The raw sequence data were initially screened to obtain an overview of the data quality, including the 31 presence or absence of adapters, using FastQC version 0.11.6. (https://github.com/sandrews/FastQC). Next, the Illumina adapters and low‐quality bases were removed using Trim galore version 0.5.0 (https://github.com/FelixKrueger/TrimGalore). In addition, reads that were too short (having fewer than 18 bases) after trimming were discarded. To reduce downstream computational time, high‐quality reads were collapsed using seqcluster version 1.2.4a7 (Pantano et al., 2011). The FASTQ output from Seqcluster was first converted into a FASTA file. The FASTA header was reformatted by including a sample‐specific three‐letter code, which is also a requirement for miRDeep2 analysis. For instance, ‘>A01_1_x446 A01’ represents sample C1033, whose first read was repeated 446 times.

The collapsed reads were mapped against the ovine reference genome (oar version 3.1) using bowtie (Langmead et al., 2009). The Bowtie parameters were adjusted so that (i) the resulting alignments had no more than one mismatch (‐v 1); (ii) the alignments for a given read were suppressed if more than eight alignments existed for it (‐m 8); and (ii) the best‐aligned read was reported (‐‐strata, ‐‐best). The alignment outputs (in SAM format) were coordinate‐sorted and converted to BAM files. The sorted BAM files were converted to the miRDeep2 ARF format using the ‘bwa_sam_converter.pl’ script.

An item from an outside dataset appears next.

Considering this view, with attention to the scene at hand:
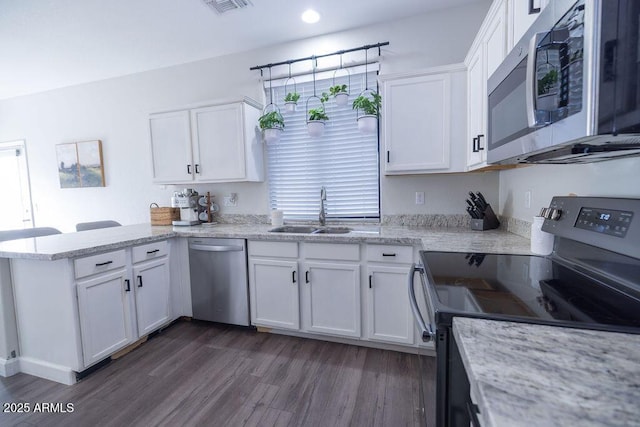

mirdeep2 version 2.0.0.5 (Friedländer et al., 2012) was used to identify known ovine miRNAs and to predict conserved (known in other species) and novel ovine miRNAs. Before running the mirdeep2 pipeline, we merged both the collapsed FASTA files and the mapped ARF files. Furthermore, hairpin and mature sequences of all species were extracted from mirbase version 22 (Kozomara & Griffiths‐Jones, 2011, 2014). The extracted sequences were grouped into mature ovine sequences, ovine hairpin sequences and mature sequences for all species except sheep. The results from mirdeep2 were further processed to compile a list of all known and novel miRNAs. For novel and conserved miRNAs, we designated provisional IDs that included the genomic coordinates of the putative mature and star sequences.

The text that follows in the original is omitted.